Grams’s feelings for Jayne’s mom weren’t exactly news. But Gen was her mom. She was what she was. Jayne concentrated on scooping a ladybug out of the pool with a nearby leaf.
“You going to summer school?” Grams rasped.
Jayne grimaced. Her head was down, so Grams didn’t see it. She darted a look up. Nope, Grams hadn’t seen it. “Yep, I start school tomorrow.”
“Good, good. I know how much you like school.”
Jayne stayed silent. She used to like school.
That was, until she got the four C’s and two B’s.
Jayne started feeling a burning sensation in the pit of her stomach. She knew what it was. She’d been feeling it ever since she’d gotten her report card.
She hadn’t told anyone about her grades. Not Tom. Not her folks. Not Ellie.
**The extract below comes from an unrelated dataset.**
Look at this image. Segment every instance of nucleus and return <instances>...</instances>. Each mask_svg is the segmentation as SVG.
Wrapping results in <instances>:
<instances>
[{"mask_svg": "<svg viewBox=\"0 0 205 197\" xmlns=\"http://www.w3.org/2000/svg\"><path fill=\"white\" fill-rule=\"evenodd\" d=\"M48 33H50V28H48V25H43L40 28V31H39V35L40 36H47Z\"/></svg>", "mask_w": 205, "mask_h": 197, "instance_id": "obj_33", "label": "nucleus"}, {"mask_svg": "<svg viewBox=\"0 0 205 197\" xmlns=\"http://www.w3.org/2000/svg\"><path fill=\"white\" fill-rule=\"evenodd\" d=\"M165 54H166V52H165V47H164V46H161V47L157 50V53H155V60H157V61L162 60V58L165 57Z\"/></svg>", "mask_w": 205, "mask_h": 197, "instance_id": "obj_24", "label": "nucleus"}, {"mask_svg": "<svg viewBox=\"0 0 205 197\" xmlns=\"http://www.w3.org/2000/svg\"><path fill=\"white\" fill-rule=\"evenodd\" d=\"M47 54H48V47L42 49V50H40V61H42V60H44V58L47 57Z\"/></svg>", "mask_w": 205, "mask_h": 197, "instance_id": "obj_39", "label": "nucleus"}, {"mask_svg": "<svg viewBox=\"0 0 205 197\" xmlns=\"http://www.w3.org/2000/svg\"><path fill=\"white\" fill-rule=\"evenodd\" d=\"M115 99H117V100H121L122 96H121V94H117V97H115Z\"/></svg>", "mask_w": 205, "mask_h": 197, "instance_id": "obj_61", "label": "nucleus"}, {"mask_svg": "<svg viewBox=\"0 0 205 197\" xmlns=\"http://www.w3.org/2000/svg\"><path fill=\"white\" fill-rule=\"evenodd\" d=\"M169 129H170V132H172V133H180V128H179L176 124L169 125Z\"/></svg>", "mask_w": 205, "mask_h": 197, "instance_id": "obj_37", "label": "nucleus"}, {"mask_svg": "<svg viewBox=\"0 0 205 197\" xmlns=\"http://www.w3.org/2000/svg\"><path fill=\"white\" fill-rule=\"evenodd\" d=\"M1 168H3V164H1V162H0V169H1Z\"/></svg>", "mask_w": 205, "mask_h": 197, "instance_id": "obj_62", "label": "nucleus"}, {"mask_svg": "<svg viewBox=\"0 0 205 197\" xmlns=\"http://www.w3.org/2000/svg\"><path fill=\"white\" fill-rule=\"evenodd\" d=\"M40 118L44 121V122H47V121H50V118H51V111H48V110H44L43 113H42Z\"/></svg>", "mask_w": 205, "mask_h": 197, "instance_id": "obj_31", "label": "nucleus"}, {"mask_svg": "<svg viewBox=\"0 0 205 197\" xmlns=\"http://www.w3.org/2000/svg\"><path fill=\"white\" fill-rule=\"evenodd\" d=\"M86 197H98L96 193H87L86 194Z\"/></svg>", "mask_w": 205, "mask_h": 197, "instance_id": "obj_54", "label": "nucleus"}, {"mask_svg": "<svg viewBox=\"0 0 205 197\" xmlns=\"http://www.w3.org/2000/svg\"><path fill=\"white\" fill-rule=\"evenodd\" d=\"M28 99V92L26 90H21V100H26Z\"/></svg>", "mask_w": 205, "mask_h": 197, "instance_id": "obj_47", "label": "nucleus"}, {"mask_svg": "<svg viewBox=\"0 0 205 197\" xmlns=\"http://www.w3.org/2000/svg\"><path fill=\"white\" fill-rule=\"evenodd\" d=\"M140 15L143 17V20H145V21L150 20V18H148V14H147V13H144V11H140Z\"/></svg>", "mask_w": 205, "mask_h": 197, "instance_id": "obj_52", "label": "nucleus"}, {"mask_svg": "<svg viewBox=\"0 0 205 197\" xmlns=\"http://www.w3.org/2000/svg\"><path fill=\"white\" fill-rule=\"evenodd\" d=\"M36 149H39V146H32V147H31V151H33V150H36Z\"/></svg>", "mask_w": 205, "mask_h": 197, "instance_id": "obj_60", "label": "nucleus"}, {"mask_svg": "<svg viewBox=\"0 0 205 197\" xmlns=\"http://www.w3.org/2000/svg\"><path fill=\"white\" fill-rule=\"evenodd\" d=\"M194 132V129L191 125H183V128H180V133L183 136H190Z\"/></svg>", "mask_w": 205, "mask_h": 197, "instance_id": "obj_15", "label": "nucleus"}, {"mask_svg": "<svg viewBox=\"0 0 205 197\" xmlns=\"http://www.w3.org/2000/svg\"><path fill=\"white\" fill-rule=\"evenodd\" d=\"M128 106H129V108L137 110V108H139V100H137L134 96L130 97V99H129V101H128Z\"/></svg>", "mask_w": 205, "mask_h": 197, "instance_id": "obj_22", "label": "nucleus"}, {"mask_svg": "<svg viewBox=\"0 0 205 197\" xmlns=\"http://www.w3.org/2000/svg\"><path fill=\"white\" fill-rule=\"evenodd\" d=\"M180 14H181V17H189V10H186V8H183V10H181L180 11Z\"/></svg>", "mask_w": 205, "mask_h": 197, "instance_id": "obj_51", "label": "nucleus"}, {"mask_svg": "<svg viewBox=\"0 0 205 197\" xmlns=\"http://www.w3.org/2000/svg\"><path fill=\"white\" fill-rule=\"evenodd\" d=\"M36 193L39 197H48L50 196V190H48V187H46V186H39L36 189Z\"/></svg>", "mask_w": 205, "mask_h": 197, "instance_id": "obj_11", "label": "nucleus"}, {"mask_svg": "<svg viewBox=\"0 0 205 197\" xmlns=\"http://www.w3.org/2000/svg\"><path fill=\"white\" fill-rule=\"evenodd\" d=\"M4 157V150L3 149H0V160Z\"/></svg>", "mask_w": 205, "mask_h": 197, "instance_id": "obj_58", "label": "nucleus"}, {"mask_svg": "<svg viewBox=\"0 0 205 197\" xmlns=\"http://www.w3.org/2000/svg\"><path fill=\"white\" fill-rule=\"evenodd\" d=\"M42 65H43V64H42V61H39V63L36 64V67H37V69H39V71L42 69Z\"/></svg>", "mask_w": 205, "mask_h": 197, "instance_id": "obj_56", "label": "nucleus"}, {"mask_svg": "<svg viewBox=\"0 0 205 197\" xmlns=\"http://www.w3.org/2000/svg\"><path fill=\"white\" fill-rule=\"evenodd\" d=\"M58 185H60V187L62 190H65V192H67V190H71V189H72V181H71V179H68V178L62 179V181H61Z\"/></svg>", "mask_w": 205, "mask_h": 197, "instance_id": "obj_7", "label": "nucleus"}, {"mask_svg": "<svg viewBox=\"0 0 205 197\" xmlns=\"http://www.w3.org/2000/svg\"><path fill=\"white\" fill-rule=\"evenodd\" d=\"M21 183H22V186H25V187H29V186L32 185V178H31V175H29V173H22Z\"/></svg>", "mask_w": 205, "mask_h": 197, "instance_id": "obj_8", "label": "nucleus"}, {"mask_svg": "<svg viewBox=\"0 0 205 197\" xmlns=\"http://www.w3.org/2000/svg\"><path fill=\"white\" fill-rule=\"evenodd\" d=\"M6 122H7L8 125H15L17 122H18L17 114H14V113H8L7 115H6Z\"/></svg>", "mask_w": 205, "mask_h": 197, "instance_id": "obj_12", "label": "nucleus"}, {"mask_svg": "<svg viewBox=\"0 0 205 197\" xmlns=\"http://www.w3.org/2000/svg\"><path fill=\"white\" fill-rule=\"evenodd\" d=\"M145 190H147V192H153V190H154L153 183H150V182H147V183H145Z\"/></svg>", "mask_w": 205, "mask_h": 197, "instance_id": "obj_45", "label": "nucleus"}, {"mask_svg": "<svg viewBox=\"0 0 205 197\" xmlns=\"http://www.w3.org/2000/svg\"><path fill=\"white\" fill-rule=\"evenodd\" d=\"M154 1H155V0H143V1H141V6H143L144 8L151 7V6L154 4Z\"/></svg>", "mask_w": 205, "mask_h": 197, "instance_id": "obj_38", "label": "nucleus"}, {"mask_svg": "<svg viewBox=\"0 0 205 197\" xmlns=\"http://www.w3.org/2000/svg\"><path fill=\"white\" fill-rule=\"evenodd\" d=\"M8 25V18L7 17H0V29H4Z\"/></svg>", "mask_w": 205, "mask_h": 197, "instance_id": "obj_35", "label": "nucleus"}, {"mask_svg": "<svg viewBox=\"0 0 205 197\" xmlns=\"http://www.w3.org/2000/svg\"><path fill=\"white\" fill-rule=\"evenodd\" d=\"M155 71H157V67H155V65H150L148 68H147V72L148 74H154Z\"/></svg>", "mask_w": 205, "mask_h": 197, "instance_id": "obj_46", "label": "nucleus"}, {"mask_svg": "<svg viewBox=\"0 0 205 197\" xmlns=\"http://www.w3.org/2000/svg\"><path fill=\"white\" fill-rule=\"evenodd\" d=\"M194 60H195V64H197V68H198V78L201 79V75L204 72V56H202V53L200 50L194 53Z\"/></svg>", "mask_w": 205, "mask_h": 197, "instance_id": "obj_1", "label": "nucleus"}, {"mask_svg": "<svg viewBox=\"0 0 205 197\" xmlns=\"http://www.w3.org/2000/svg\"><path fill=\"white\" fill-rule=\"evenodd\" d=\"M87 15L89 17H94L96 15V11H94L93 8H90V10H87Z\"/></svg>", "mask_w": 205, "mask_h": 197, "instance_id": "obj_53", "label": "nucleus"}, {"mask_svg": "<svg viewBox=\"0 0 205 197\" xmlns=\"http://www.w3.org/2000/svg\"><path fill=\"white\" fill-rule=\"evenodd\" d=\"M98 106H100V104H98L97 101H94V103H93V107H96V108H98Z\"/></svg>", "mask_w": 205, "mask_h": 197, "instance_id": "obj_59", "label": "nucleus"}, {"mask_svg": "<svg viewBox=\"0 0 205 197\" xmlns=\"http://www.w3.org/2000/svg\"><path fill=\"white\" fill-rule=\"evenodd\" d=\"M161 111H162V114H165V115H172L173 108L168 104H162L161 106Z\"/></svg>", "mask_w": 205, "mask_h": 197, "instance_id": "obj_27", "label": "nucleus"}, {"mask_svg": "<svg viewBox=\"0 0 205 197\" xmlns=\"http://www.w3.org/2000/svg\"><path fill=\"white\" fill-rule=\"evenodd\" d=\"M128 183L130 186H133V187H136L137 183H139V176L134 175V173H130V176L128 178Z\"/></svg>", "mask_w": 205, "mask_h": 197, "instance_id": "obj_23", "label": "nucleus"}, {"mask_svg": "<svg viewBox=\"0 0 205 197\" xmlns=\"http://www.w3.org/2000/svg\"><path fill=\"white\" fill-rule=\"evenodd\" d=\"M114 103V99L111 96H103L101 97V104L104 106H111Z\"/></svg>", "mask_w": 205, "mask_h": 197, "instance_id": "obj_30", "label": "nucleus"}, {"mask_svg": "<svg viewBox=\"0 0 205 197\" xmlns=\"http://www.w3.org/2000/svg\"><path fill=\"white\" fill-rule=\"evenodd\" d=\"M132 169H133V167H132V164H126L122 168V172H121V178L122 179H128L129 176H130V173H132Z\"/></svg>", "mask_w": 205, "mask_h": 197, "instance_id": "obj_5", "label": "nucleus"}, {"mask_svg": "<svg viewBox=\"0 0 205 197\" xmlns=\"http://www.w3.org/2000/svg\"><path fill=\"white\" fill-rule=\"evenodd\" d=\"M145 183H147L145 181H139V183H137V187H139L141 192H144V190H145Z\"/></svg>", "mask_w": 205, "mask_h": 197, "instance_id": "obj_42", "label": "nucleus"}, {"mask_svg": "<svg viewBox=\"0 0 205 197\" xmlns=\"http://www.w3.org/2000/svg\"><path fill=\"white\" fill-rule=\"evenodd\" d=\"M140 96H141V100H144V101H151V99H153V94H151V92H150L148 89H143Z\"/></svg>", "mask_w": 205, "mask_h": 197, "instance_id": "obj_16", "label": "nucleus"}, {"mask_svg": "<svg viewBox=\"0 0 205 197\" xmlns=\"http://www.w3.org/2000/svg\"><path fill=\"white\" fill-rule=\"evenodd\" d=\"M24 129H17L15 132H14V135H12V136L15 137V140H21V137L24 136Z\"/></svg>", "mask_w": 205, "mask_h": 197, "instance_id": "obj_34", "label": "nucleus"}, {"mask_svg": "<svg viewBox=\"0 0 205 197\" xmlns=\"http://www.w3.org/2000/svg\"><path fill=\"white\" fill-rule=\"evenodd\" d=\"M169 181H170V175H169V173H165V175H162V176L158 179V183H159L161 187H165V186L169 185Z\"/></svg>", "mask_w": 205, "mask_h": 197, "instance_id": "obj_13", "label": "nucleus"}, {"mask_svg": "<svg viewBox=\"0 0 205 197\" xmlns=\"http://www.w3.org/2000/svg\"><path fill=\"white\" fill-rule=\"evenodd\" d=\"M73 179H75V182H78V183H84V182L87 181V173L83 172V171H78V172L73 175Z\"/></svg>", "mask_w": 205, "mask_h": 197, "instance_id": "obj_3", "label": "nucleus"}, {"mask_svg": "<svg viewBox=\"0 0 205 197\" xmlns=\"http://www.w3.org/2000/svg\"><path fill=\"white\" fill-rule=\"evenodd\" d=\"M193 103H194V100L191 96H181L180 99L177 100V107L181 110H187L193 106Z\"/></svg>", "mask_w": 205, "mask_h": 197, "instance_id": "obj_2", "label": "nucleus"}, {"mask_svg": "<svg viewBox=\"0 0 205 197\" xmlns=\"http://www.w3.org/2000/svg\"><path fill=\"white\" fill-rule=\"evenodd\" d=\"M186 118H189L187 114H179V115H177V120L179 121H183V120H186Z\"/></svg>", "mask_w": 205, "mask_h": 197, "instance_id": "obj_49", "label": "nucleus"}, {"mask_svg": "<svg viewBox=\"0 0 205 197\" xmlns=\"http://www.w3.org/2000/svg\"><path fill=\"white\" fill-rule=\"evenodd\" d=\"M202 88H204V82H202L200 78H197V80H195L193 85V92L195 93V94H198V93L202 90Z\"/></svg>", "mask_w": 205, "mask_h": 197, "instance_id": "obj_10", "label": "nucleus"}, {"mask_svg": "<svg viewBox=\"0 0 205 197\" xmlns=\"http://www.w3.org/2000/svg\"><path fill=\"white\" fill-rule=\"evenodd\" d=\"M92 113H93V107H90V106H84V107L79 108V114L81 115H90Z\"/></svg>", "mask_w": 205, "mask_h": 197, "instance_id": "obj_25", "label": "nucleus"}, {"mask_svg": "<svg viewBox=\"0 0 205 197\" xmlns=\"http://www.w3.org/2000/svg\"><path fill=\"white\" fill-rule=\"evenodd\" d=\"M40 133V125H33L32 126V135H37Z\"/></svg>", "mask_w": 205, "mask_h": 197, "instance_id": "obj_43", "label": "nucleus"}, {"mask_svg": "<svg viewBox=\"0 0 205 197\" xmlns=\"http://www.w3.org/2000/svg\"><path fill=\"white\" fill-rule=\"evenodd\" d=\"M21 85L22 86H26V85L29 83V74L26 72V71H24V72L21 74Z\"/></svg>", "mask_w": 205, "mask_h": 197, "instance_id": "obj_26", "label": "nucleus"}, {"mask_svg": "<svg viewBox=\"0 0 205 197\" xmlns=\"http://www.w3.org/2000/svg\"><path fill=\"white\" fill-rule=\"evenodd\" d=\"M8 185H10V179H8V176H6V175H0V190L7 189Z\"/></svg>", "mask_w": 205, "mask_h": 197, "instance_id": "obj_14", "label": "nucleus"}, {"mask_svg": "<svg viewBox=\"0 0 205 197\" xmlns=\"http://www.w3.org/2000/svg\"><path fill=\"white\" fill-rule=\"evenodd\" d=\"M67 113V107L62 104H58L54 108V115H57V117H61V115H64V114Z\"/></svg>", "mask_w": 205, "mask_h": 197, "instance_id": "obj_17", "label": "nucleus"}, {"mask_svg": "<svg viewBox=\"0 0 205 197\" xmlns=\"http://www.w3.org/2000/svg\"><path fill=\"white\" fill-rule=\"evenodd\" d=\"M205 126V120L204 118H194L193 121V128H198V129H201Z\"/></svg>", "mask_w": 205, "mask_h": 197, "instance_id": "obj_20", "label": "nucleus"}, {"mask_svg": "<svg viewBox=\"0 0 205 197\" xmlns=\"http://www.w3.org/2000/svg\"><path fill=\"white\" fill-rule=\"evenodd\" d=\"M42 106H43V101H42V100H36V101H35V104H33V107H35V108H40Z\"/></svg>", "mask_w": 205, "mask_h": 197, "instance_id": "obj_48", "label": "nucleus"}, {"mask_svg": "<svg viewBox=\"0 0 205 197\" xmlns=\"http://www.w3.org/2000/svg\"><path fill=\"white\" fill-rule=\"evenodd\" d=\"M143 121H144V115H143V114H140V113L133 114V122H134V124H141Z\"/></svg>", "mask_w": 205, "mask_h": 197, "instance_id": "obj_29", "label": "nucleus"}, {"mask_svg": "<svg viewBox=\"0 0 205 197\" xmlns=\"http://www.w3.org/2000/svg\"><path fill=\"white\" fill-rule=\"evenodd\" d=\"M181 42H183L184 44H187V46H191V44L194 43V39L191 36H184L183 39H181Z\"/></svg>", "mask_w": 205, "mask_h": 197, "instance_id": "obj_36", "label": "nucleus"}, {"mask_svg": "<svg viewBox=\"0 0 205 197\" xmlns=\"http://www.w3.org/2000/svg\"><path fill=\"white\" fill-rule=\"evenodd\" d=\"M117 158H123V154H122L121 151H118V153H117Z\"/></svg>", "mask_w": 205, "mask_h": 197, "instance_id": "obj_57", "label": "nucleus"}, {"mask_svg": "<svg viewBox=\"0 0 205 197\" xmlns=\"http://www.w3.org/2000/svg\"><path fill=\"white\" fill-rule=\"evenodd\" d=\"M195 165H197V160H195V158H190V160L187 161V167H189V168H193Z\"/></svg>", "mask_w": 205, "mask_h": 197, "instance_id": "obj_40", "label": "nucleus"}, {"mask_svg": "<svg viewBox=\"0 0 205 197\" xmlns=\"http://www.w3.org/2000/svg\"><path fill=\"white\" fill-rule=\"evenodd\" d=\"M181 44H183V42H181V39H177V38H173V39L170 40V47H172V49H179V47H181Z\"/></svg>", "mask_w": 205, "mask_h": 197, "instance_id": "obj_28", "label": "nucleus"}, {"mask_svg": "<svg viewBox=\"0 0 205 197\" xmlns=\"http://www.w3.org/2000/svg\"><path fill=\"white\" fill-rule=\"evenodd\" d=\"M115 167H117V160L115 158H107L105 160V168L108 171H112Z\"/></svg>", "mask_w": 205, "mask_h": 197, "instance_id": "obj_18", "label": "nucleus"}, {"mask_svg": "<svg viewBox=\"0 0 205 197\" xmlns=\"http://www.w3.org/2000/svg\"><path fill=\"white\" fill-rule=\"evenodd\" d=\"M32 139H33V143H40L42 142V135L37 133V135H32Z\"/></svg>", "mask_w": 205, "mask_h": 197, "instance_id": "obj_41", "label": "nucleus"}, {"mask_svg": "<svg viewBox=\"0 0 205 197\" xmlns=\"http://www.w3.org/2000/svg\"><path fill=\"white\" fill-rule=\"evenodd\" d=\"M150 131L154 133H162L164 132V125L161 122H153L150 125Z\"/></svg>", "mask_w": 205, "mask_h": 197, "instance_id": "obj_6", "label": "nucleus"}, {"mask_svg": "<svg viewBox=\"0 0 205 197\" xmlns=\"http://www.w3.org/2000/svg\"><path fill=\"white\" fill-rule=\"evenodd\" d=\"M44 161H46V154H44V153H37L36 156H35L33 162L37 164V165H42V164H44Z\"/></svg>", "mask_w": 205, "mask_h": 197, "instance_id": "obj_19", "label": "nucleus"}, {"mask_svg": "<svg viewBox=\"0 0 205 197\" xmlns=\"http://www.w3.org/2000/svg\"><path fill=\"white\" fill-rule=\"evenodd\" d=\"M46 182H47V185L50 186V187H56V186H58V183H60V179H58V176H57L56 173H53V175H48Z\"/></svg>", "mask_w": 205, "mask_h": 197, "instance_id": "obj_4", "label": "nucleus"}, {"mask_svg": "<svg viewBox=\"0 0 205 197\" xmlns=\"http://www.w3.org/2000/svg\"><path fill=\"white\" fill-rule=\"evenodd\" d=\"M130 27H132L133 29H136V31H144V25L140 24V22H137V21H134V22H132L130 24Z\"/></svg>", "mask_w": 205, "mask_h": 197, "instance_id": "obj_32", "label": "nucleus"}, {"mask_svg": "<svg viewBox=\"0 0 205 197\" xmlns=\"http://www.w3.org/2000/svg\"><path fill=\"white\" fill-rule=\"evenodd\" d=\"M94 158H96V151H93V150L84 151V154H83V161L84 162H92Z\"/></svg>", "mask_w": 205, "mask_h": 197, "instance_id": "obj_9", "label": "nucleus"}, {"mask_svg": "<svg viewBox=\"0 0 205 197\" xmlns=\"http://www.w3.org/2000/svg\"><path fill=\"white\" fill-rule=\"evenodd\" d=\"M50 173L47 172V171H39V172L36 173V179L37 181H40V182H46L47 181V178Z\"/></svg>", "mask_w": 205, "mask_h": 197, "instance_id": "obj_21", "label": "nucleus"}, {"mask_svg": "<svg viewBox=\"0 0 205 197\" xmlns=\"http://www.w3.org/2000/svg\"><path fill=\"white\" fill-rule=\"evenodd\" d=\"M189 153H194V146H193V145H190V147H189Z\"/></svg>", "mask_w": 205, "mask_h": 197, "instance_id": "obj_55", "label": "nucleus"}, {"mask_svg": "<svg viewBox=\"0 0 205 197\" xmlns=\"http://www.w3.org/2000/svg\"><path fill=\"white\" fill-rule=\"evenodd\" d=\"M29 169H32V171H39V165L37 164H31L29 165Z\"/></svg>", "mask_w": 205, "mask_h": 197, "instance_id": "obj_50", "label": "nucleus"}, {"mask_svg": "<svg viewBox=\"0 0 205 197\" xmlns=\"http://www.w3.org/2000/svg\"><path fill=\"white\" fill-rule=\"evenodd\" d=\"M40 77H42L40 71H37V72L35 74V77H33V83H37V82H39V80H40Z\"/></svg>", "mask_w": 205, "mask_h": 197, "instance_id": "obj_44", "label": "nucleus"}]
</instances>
Jayne concentrated on the ladybug as it opened and closed its wings, drying. She couldn’t keep this grade thing to herself. That 2.3 was eating her up. Where’d that put her? Number fifty out of seven hundred in the class? What kind of standing was that?
What kind of future was that?
She couldn’t tell anyone. If she told her mom, she’d get a lecture about goal-setting and making it in today’s economy.
If she told her dad, he’d tell her mom.